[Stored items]

□ □ □

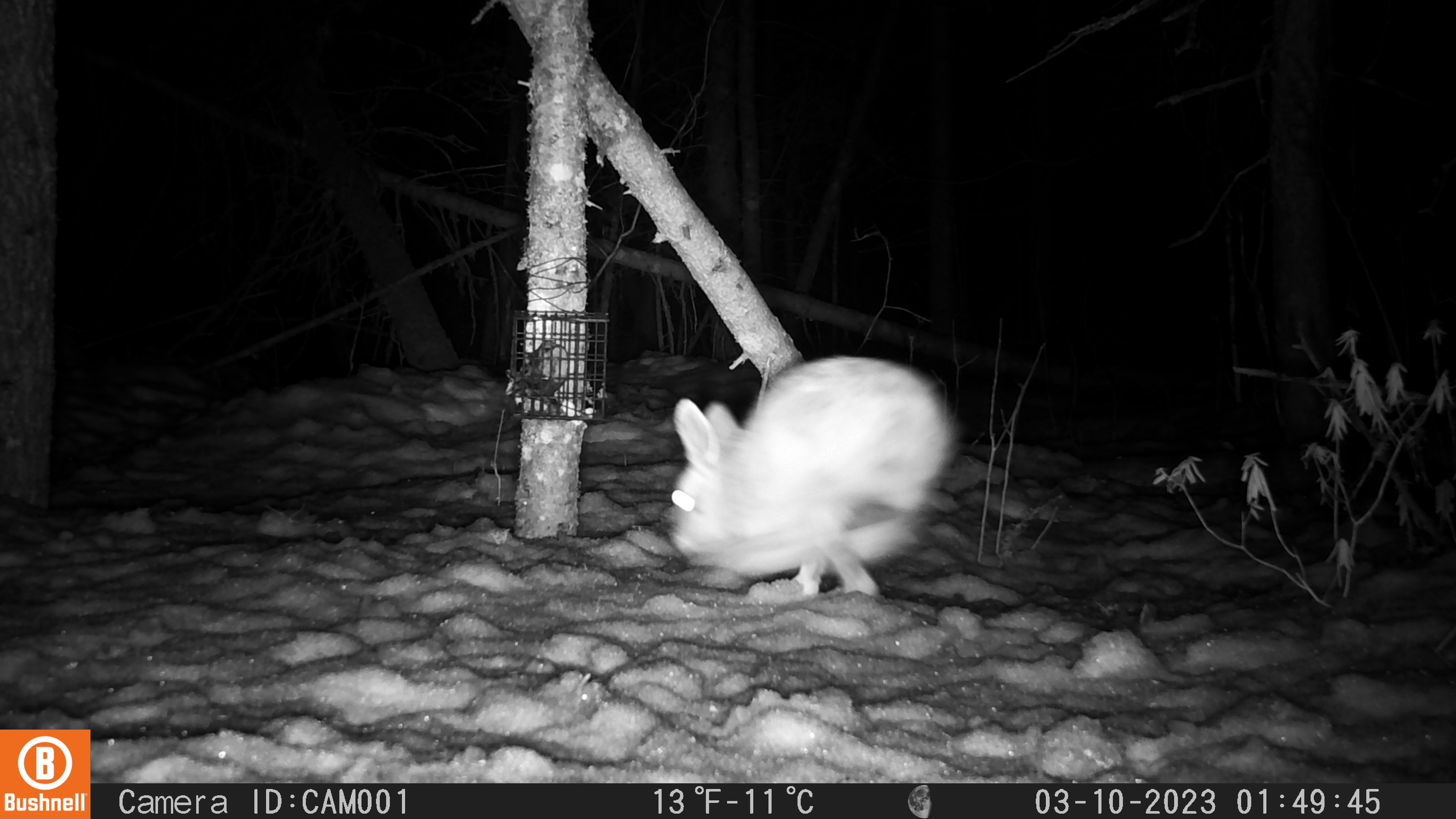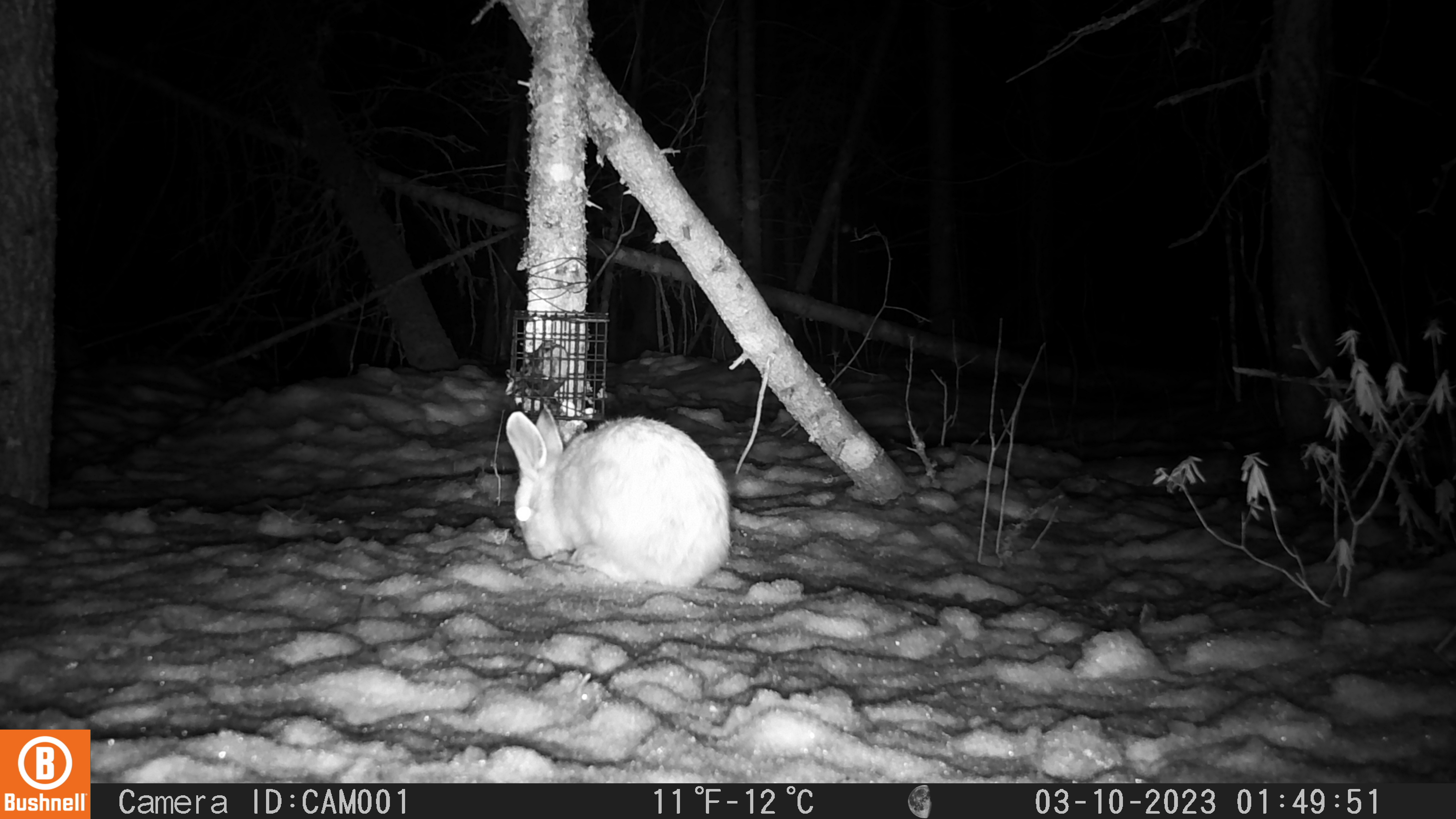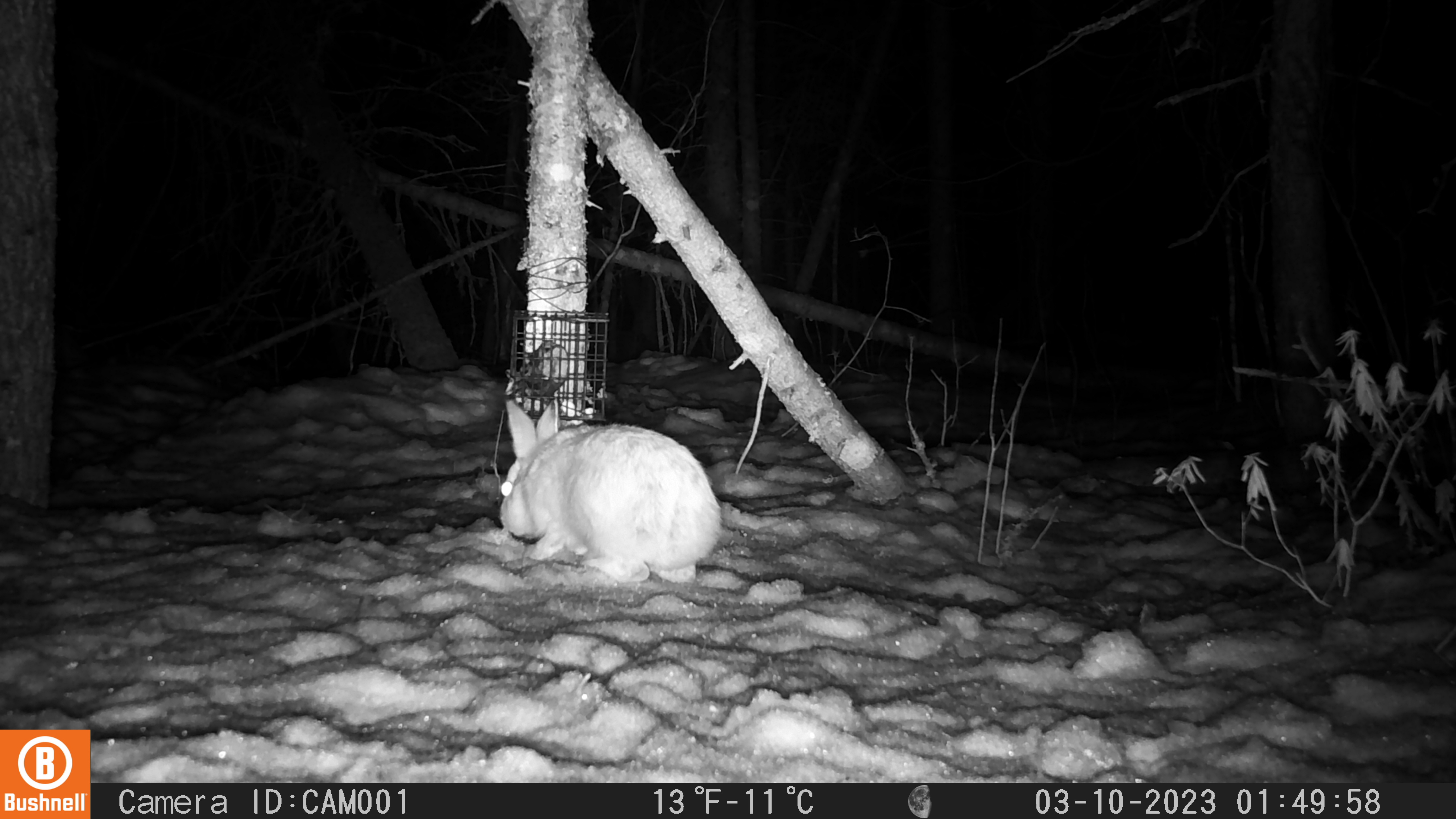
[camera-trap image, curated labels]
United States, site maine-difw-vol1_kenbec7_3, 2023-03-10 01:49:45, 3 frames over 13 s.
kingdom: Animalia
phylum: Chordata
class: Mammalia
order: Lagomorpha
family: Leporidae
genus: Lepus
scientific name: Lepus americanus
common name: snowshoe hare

□ □ □

Would you return the entries verbatim, minus any images?

[camera-trap image, curated labels]
United States, site maine-difw-vol1_kenbec7_3, 2023-03-10 01:49:45, 3 frames over 13 s.
kingdom: Animalia
phylum: Chordata
class: Mammalia
order: Lagomorpha
family: Leporidae
genus: Lepus
scientific name: Lepus americanus
common name: snowshoe hare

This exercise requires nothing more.